- **Input for this task**
━━━━━━━━━━
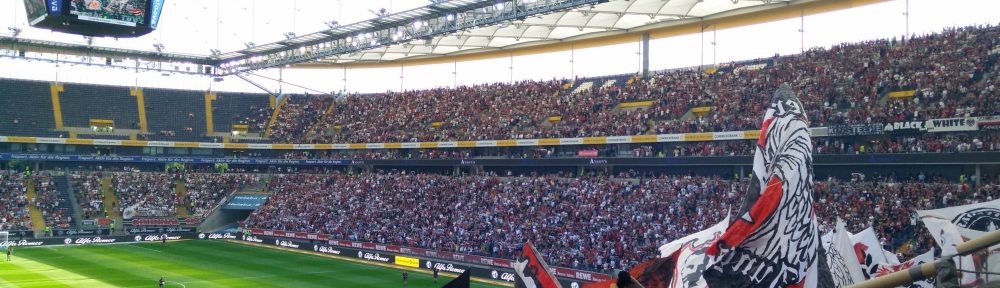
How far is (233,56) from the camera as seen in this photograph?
183ft

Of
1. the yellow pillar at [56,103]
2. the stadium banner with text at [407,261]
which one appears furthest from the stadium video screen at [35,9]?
the yellow pillar at [56,103]

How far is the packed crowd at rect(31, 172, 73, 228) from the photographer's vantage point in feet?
177

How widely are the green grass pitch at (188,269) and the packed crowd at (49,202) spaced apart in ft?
16.5

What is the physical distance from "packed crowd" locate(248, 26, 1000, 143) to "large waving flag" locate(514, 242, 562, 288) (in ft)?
92.8

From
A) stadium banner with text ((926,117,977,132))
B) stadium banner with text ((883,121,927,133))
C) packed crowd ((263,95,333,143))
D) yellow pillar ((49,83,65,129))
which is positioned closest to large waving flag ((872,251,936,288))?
stadium banner with text ((926,117,977,132))

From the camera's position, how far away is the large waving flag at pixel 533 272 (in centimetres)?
766

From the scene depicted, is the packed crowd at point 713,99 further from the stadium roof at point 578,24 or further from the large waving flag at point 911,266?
the large waving flag at point 911,266

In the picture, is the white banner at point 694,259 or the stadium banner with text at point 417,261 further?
the stadium banner with text at point 417,261

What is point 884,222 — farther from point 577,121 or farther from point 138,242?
point 138,242

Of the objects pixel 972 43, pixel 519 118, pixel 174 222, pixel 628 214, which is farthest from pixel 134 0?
pixel 174 222

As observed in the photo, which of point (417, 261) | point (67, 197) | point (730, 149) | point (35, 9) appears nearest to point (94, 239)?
point (67, 197)

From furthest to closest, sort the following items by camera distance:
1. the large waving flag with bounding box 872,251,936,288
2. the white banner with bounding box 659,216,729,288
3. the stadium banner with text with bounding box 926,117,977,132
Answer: the stadium banner with text with bounding box 926,117,977,132 → the large waving flag with bounding box 872,251,936,288 → the white banner with bounding box 659,216,729,288

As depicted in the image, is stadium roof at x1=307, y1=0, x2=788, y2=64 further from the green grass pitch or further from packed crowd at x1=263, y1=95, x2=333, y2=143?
the green grass pitch

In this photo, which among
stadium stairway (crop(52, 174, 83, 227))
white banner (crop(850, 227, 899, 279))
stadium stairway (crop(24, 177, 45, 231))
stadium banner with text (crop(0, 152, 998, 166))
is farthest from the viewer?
stadium stairway (crop(52, 174, 83, 227))
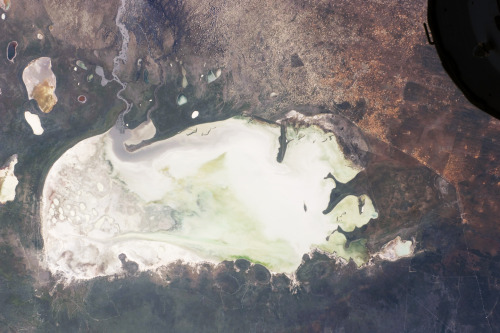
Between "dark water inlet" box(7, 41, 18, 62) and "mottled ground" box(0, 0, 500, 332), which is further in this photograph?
"dark water inlet" box(7, 41, 18, 62)

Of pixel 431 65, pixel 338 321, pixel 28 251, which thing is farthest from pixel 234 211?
pixel 431 65

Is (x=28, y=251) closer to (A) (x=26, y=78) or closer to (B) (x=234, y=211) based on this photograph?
(A) (x=26, y=78)

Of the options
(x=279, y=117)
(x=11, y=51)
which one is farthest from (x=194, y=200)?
━━━━━━━━━━
- **Exercise**
Reproduce all of the data above verbatim, leaving out the picture lines.

- **Response**
How far is (233,56) from the camera as seen in this photograph?
183ft

Of
1. the yellow pillar at [56,103]
2. the stadium banner with text at [407,261]
which one appears furthest from the stadium video screen at [35,9]?
the yellow pillar at [56,103]

How far is the packed crowd at rect(31, 172, 73, 228) from the photographer's vantage point in feet?
177

How widely are the green grass pitch at (188,269) and the packed crowd at (49,202) spaced apart in ft?
16.5

What is the physical distance from "packed crowd" locate(248, 26, 1000, 143) to "large waving flag" locate(514, 242, 562, 288) (in ft)?
92.8

From
A) stadium banner with text ((926,117,977,132))
B) stadium banner with text ((883,121,927,133))
C) packed crowd ((263,95,333,143))
D) yellow pillar ((49,83,65,129))
which is positioned closest to large waving flag ((872,251,936,288))?
stadium banner with text ((926,117,977,132))

From the camera's position, how far away is the large waving flag at pixel 533 272 (in centimetres)?
766

From the scene depicted, is the packed crowd at point 713,99 further from the stadium roof at point 578,24 or further from the large waving flag at point 911,266?
the large waving flag at point 911,266

In the picture, is the white banner at point 694,259 or the stadium banner with text at point 417,261 further?
the stadium banner with text at point 417,261

What is point 884,222 — farther from point 577,121 or farther from point 138,242?
point 138,242

Of the objects pixel 972 43, pixel 519 118, pixel 174 222, pixel 628 214, which is farthest from pixel 134 0?
pixel 174 222

As observed in the photo, which of point (417, 261) | point (67, 197) | point (730, 149) | point (35, 9) appears nearest to point (94, 239)?
point (67, 197)

From furthest to closest, sort the following items by camera distance:
1. the large waving flag with bounding box 872,251,936,288
2. the white banner with bounding box 659,216,729,288
3. the stadium banner with text with bounding box 926,117,977,132
Answer: the stadium banner with text with bounding box 926,117,977,132 → the large waving flag with bounding box 872,251,936,288 → the white banner with bounding box 659,216,729,288

As depicted in the image, is stadium roof at x1=307, y1=0, x2=788, y2=64 further from the green grass pitch or further from packed crowd at x1=263, y1=95, x2=333, y2=143?
the green grass pitch

In this photo, which among
stadium stairway (crop(52, 174, 83, 227))
white banner (crop(850, 227, 899, 279))
stadium stairway (crop(24, 177, 45, 231))
stadium banner with text (crop(0, 152, 998, 166))
is farthest from the viewer?
stadium stairway (crop(52, 174, 83, 227))
Between "dark water inlet" box(7, 41, 18, 62) and "mottled ground" box(0, 0, 500, 332), which is further in this photograph?
"dark water inlet" box(7, 41, 18, 62)

Of pixel 431 65, pixel 338 321, pixel 28 251, which thing is farthest from pixel 234 211?
pixel 431 65

Is (x=28, y=251) closer to (A) (x=26, y=78) or closer to (B) (x=234, y=211) based on this photograph?
(A) (x=26, y=78)

Of the options
(x=279, y=117)
(x=11, y=51)
which one is farthest from (x=194, y=200)?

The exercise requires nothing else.